DATA LISTING:
------------------------------

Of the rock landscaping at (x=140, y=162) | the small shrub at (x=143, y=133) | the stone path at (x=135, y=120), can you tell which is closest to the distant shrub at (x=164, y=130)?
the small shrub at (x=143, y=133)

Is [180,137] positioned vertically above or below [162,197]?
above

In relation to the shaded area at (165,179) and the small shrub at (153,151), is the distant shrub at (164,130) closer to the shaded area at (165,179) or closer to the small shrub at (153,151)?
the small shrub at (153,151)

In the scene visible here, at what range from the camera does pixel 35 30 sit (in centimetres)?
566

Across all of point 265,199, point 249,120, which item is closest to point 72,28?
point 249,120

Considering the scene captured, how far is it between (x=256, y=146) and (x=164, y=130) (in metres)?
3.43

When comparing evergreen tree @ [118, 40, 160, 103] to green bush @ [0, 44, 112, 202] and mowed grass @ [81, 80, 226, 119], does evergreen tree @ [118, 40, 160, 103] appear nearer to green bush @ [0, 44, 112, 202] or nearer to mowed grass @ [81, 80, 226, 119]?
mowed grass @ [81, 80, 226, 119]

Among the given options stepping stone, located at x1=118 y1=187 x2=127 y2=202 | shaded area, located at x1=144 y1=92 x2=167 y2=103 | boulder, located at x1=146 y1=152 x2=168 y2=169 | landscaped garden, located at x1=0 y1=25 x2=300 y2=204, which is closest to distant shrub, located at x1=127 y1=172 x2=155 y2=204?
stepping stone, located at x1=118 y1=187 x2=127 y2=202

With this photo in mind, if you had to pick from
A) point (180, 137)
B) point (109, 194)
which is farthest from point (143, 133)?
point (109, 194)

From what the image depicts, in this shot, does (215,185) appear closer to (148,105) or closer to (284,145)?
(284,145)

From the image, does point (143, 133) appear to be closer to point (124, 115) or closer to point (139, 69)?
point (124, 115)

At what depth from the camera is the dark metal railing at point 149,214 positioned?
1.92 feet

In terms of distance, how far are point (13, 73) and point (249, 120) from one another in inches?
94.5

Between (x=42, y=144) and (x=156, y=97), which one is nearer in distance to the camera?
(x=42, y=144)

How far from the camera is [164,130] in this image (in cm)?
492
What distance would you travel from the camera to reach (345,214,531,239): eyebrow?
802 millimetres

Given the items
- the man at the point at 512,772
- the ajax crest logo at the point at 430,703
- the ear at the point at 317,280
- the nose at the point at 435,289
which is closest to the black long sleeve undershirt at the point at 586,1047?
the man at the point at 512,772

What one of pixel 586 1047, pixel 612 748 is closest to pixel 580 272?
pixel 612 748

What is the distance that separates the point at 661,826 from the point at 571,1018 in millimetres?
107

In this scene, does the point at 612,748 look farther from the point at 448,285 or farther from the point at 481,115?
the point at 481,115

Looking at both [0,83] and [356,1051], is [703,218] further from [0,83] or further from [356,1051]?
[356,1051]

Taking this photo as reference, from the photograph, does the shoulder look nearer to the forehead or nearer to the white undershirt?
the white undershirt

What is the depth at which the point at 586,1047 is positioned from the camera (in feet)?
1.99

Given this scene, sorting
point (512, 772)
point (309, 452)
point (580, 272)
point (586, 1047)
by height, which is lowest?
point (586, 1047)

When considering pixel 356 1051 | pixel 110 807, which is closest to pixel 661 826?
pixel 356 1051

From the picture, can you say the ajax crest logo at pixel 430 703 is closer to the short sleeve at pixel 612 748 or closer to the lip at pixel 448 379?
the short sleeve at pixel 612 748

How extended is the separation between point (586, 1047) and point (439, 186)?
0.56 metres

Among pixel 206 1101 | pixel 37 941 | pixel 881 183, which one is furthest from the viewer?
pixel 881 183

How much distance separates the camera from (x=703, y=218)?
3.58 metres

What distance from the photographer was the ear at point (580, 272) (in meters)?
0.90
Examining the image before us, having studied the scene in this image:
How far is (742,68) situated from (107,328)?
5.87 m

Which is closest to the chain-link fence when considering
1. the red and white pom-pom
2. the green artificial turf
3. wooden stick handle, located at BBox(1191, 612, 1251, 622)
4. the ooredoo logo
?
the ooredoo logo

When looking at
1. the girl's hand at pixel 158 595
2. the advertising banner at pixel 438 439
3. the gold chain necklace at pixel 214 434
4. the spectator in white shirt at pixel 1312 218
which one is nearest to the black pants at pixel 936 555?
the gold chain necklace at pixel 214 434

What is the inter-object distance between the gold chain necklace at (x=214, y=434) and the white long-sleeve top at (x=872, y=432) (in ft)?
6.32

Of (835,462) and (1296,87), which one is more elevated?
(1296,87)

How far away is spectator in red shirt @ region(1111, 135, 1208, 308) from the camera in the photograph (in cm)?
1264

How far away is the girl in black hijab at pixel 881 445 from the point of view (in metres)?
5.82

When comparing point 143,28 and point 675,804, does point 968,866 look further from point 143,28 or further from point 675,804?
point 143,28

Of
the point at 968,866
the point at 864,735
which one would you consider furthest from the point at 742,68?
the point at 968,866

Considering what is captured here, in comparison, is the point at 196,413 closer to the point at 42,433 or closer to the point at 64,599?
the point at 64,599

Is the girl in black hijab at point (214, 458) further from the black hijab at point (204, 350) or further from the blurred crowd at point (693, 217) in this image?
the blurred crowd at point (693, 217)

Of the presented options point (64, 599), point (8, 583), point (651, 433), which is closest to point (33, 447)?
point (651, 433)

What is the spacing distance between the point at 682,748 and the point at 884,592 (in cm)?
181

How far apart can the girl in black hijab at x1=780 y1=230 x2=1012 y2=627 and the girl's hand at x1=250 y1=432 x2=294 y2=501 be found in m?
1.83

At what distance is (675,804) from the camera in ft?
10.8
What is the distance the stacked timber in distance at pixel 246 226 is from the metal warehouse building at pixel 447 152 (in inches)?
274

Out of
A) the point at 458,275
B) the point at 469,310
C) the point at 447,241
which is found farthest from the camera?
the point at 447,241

------------------------------

WHAT YOU HAVE TO DO: Set down the entries verbatim, leaving none out.

ANSWER TO THE EXERCISE:
Of the rock landscaping at (x=140, y=162) | the small shrub at (x=143, y=133) | the stone path at (x=135, y=120), can you tell which is closest to the distant shrub at (x=164, y=130)?
the small shrub at (x=143, y=133)

Is [180,137] positioned vertically above or below [162,197]?
above

In relation to the shaded area at (165,179) and the small shrub at (153,151), is the distant shrub at (164,130) closer to the shaded area at (165,179) or closer to the small shrub at (153,151)?
the small shrub at (153,151)

In the scene visible here, at what range from the camera does pixel 35 30 sit (in centimetres)?
566

Across all of point 265,199, point 249,120, which item is closest to point 72,28?
point 249,120

Considering the scene captured, how far is it between (x=256, y=146) and (x=164, y=130) (in metres)?
3.43

When comparing evergreen tree @ [118, 40, 160, 103] to green bush @ [0, 44, 112, 202] and mowed grass @ [81, 80, 226, 119], does evergreen tree @ [118, 40, 160, 103] appear nearer to green bush @ [0, 44, 112, 202] or nearer to mowed grass @ [81, 80, 226, 119]?
mowed grass @ [81, 80, 226, 119]

Among the given options stepping stone, located at x1=118 y1=187 x2=127 y2=202 | shaded area, located at x1=144 y1=92 x2=167 y2=103 | boulder, located at x1=146 y1=152 x2=168 y2=169 | landscaped garden, located at x1=0 y1=25 x2=300 y2=204, which is closest to distant shrub, located at x1=127 y1=172 x2=155 y2=204?
stepping stone, located at x1=118 y1=187 x2=127 y2=202

With this photo in mind, if you had to pick from
A) point (180, 137)
B) point (109, 194)
which is farthest from point (143, 133)?
point (109, 194)

From what the image depicts, in this shot, does (215,185) appear closer to (148,105) or closer to (284,145)?
(284,145)

From the image, does point (143, 133) appear to be closer to point (124, 115) or closer to point (139, 69)?
point (124, 115)

At what depth from the camera is the dark metal railing at point 149,214 positioned?
1.92 feet

In terms of distance, how far are point (13, 73) and point (249, 120) from one another in inches?
94.5

Between (x=42, y=144) and (x=156, y=97), which one is nearer in distance to the camera?
(x=42, y=144)

How far from the camera is [164,130] in this image (in cm)?
492
What distance would you travel from the camera to reach (345,214,531,239): eyebrow?
802 millimetres

Given the items
- the man at the point at 512,772
- the ajax crest logo at the point at 430,703
- the ear at the point at 317,280
- the nose at the point at 435,289
which is closest to the black long sleeve undershirt at the point at 586,1047?
the man at the point at 512,772

What one of pixel 586 1047, pixel 612 748 is closest to pixel 580 272?
pixel 612 748

What is the distance that separates the point at 661,826 from the point at 571,1018 in millimetres?
107

In this scene, does the point at 612,748 look farther from the point at 448,285 or farther from the point at 481,115?
the point at 481,115

Looking at both [0,83] and [356,1051], is [703,218] further from [0,83] or further from [356,1051]?
[356,1051]

Taking this photo as reference, from the photograph, does the shoulder look nearer to the forehead or nearer to the white undershirt?
the white undershirt

What is the depth at which the point at 586,1047 is positioned from the camera (in feet)?
1.99

Given this scene, sorting
point (512, 772)
point (309, 452)
point (580, 272)
point (586, 1047)
by height, which is lowest?
point (586, 1047)

When considering pixel 356 1051 | pixel 110 807, which is closest to pixel 661 826?
pixel 356 1051

From the picture, can you say the ajax crest logo at pixel 430 703 is closer to the short sleeve at pixel 612 748 or closer to the lip at pixel 448 379?
the short sleeve at pixel 612 748

How extended is the separation between point (586, 1047) and point (439, 186)?
0.56 metres

Among pixel 206 1101 | pixel 37 941 | pixel 881 183, which one is furthest from the viewer?
pixel 881 183

How much distance separates the camera from (x=703, y=218)?
3.58 metres

What distance from the photographer was the ear at point (580, 272) (in meters)?
0.90
Examining the image before us, having studied the scene in this image:
How far is (742,68) situated from (107,328)?
5.87 m

Which is closest to the chain-link fence when considering
1. the red and white pom-pom
2. the green artificial turf
3. wooden stick handle, located at BBox(1191, 612, 1251, 622)
4. the ooredoo logo
?
the ooredoo logo

When looking at
1. the girl's hand at pixel 158 595
2. the advertising banner at pixel 438 439
3. the gold chain necklace at pixel 214 434
4. the spectator in white shirt at pixel 1312 218
which one is nearest to the black pants at pixel 936 555?
the gold chain necklace at pixel 214 434

What is the inter-object distance between the gold chain necklace at (x=214, y=434) and the white long-sleeve top at (x=872, y=432) (in ft)?
6.32

Of (835,462) and (1296,87), which one is more elevated?
(1296,87)

How far away is spectator in red shirt @ region(1111, 135, 1208, 308) from the camera in the photograph (in cm)?
1264

How far away is the girl in black hijab at pixel 881 445 from the point of view (in metres)?
5.82

When comparing point 143,28 and point 675,804, does point 968,866 look further from point 143,28 or further from point 675,804?
point 143,28

Of
the point at 968,866
the point at 864,735
which one would you consider furthest from the point at 742,68?
the point at 968,866

Considering what is captured here, in comparison, is the point at 196,413 closer to the point at 42,433 or closer to the point at 64,599?
the point at 64,599

Is the girl in black hijab at point (214, 458) further from the black hijab at point (204, 350) or further from the blurred crowd at point (693, 217) in this image?
the blurred crowd at point (693, 217)

Of the presented options point (64, 599), point (8, 583), point (651, 433), which is closest to point (33, 447)?
point (651, 433)

What is the spacing distance between the point at 682,748 and the point at 884,592 (in cm)?
181

How far apart can the girl in black hijab at x1=780 y1=230 x2=1012 y2=627 and the girl's hand at x1=250 y1=432 x2=294 y2=501 be found in m?
1.83

At what distance is (675,804) from the camera in ft?
10.8
What is the distance the stacked timber in distance at pixel 246 226 is from the metal warehouse building at pixel 447 152 (in inches)?
274

Out of
A) the point at 458,275
B) the point at 469,310
C) the point at 447,241
which is found farthest from the camera?
the point at 447,241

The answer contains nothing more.